The holodeck problem

The holodeck problem is closely related to wireheading. While wireheading directly stimulates a reward center, the holodeck problem occurs when an agent manipulates its own senses so that it observes a specific high value scenario that isn’t actually happening.

Imagine living in a holodeck in Star Trek. You can have any kind of life you want; you could be emperor. You get all of the sights, smells, sounds, and feels of achieving all of your goals. The problem is that the observations you’re making don’t correlate highly with the rest of the world. You may observe that you’re the savior of the human race, but no actual humans have been saved.

Real agents don’t have direct access to the state of the world. They don’t just “know” where they are, or how much money they have, or whether there is food in their fridge. Real agents have to infer these things from observations, and their observations aren’t 100% reliable.

In a decision agent sense, the holodeck problem corresponds to the agent manipulating its own perceptions. Perhaps the agent has a vision system, and it puts a picture of a pile of gold in front of the camera. Or perhaps it just rewrites the camera driver, so that the pixel arrays returned show what the agent wants.

If you intend on making a highly capable agent, you want to be able to ensure that it won’t take these actions.

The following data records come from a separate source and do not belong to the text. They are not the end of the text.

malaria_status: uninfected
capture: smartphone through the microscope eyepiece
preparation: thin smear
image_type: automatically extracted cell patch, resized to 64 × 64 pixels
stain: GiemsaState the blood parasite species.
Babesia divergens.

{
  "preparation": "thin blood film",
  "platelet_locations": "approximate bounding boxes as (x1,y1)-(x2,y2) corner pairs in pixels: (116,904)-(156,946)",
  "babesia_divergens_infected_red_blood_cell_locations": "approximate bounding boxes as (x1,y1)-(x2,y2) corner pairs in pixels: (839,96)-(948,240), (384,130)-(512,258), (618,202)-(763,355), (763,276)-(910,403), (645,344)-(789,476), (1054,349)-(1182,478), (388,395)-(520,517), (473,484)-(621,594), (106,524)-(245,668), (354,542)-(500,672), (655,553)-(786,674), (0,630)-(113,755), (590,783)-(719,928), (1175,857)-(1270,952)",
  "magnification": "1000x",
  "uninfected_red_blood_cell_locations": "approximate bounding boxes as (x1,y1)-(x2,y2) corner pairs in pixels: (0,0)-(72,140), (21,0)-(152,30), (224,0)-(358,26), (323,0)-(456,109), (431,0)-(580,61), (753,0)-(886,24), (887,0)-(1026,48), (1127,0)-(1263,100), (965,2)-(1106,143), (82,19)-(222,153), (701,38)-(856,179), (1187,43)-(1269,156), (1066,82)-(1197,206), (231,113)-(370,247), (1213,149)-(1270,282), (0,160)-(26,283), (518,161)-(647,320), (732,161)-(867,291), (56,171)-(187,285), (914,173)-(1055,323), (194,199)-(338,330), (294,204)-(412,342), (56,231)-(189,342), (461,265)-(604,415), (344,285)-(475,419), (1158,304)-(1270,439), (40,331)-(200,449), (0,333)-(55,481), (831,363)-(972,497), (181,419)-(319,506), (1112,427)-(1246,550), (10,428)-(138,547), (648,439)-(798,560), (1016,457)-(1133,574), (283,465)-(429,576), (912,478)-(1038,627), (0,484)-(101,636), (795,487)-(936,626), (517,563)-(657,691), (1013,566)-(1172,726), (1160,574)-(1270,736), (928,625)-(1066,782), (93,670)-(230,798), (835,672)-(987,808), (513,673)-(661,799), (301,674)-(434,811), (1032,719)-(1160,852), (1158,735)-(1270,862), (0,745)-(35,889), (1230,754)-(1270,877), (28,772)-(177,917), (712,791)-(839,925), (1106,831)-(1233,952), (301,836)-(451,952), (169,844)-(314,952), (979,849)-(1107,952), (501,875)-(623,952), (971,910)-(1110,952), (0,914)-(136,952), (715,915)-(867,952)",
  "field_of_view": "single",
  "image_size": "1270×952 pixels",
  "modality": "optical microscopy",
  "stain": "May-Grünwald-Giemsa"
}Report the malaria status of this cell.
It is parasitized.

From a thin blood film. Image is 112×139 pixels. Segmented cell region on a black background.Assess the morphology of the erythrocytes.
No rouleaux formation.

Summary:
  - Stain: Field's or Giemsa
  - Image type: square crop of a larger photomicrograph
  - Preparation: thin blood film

Decision Theoretic Observation Hacking

A decision theoretic agent attempts to select actions that maximize its utility based on what effect they expect those actions to have. They are evaluating the equation p(state-s, a -> o; x)U(o) for all the various actions (a) that they can take.

As usual, U(o) is the utility that the agent ascribes to outcome o. The agent models how likely outcome o is to happen based on how it thinks the world is arranged right now (state-s), what actions are available to it (a), and its observations of the world in the past (x).

The holodeck problem occurs if the agent is able to take actions (a) that manipulate its future observations (x). Doing so changes the agent’s future model of the world.

Unlike the wireheading problem, an agent that is hacking its observational system still values the right things. The problem is that it doesn’t understand that the changes it is making are not impacting the actual reward you want the agent to optimize for.

We don’t want to “prevent” an agent from living in a holodeck. We want an agent that understands that living in a holodeck doesn’t accomplish its goals. This means that we need to represent the correlation of its sense perceptions with reality as a part of the agent’s world-model M.

The part of the agent’s world-model that represents its own perceptual-system can be used to produce an estimate of the perceptual system’s accuracy. Perhaps it would produce some probability P(x|o), the probability of the observations given that you know the outcome holds. We would then want to keep P(x|o) “peak-y” in some sense. If the agent gets a different outcome, but its observations are exactly the same, then its observations are broken.

We don’t need to have the agent explicitly care about protecting its perception system. Assuming the model of the perception system is accurate, and agent that is planning future actions (by recursing on its decision procedure) would predict that entering a holodeck would cause the P(x|o) to become almost uniform. This would lower the probability that it ascribes to high value outcomes, and thus be a thing to avoid.

The agent could be designed such that it is modeling observations that it might make, and then predicting outcomes based on observations. In this case, we’d build p(state-s, a -> o; x) such that prediction of the world-model M^{a\rightharpoonup} are predictions over observations x. We can then calculate the probability of an outcome o given an observation x using Bayes’ Theorem:

P(o|x) = \frac{P(x|o)P(o)}{P(x)}.

In this case, the more correlated an agent believes its sensors to be, the more it will output high probabilities for some outcome.

Potential issues with this solution

Solving the holodeck problem in this way requires some changes to how agents are often represented.

1. The agent’s world-model must include the function of its own sensors.
2. The agent’s predictions of the world should predict sense-perceptions, not outcomes.
3. On this model, outcomes may still be worth living out in a holodeck if they are high enough value to make up for the low probability that they have of existing.

In order to represent the probability of observations given an outcome, the agent needs to know how its sensors work. It needs to be able to model changes to the sensors, the environment, and it’s own interpretation of the sense data and generate P(o|x) from all of this.

It’s not yet clear to me what all of the ramifications of having the agent’s model predict observations instead of outcomes is. That’s definitely something that also needs to be explored more.

It is troubling that this model doesn’t prevent an agent from entering a holodeck if the holodeck offers observations that are in some sense good enough to outweigh the loss in predictive utility of the observations. This is also something that needs to be explored.